Overview

With technical breakthroughs in the throughput and read-length of next-generation sequencing platforms, antibody repertoire sequencing is becoming an increasingly important tool for detailed characterization of the immune response to infection and immunization. Accordingly, there is a need for open, scalable software for the genetic analysis of repertoire-scale antibody sequence data.

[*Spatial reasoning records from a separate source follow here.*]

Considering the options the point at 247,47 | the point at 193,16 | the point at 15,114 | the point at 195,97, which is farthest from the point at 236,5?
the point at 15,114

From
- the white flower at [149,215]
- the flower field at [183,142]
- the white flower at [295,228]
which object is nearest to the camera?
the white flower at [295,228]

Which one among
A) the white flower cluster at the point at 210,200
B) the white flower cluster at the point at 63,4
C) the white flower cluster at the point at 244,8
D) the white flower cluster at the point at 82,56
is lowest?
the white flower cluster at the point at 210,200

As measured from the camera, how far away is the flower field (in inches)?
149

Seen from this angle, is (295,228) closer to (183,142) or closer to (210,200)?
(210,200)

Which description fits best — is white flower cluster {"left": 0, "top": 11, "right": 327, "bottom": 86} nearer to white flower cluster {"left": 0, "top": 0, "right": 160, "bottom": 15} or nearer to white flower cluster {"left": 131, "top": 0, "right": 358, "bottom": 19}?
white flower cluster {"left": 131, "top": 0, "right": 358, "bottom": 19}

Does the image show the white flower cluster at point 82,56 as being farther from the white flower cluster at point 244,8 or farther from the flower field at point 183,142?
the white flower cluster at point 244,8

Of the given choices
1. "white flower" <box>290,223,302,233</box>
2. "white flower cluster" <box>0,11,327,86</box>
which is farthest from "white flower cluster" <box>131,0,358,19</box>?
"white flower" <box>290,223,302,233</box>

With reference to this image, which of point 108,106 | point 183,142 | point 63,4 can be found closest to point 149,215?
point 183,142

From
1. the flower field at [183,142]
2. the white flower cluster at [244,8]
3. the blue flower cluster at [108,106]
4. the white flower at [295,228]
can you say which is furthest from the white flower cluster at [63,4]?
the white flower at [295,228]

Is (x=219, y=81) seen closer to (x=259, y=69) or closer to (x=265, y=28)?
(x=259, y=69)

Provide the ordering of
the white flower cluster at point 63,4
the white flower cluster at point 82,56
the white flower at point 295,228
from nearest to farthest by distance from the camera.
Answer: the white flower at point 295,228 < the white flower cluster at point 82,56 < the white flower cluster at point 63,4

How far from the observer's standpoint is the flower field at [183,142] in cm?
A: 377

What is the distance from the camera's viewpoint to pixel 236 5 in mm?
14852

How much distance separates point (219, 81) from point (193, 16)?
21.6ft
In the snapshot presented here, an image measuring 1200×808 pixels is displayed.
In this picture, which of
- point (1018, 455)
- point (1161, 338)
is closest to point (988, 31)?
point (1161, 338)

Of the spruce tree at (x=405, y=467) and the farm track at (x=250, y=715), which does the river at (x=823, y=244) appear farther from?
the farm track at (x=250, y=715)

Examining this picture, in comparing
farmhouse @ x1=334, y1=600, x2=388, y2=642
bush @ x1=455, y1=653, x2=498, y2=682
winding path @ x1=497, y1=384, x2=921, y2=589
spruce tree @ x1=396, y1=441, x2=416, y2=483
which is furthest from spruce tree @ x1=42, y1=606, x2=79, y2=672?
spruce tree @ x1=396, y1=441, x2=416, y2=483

We built abstar to be a modular component of these analyses. abstar is engineered to be highly flexible, capable of processing a single sequence or billions of sequences and scaling from individual laptops to large clusters of cloud computing instances.

Workflows

In addition to V(D)J germline gene assignment and primary antibody sequence annotation, abstar contains utilities for sequence acquisition, pre-processing, and database import. abstar also exposes a high-level public API to many of the core functions, which allows users to easily construct custom analysis workflows using multiple abstar utilities as well as other third-party tools. To ease integration of abstar into currently existing antibody analysis pipelines based on IMGT, abstar can optionally produce output that mimics the IMGT-HighV/Quest Summary output file.

File formats

abstar accepts standard FASTA or FASTQ files and produces, by default, JSON-formatted output. This output format allows us to build the output using data structures that match the way we process data programatically. JSON is also easily importable into NoSQL databases like MongoDB. We have found NoSQL databases to be very well suited for performing downstream analyses of antibody repertoire data, as the flexible schema allows for easy updating of sequence records with additional annotation information. Although additional data can be added to relational databases, querying this data often involves joining tables, which can require significant optimization for very large datasets.

Scalability

Cloud computing has dramatically changed the landscape of high-performance computing (HPC), and has allowed small academic labs to ‘rent’ access to computational resources that would have been previously far outside their budget. abstar is tightly integrated with abcloud, which provides tools for launching, configuring and managing clusters of compute instances on Amazon’s Elastic Compute Cloud (EC2). Using the Celery distributed task queue, jobs are distributed to worker nodes and processed in parallel.

In order to maintain compatability with alternate cloud computing platforms with minimal effort, an abstar Docker image is also provided.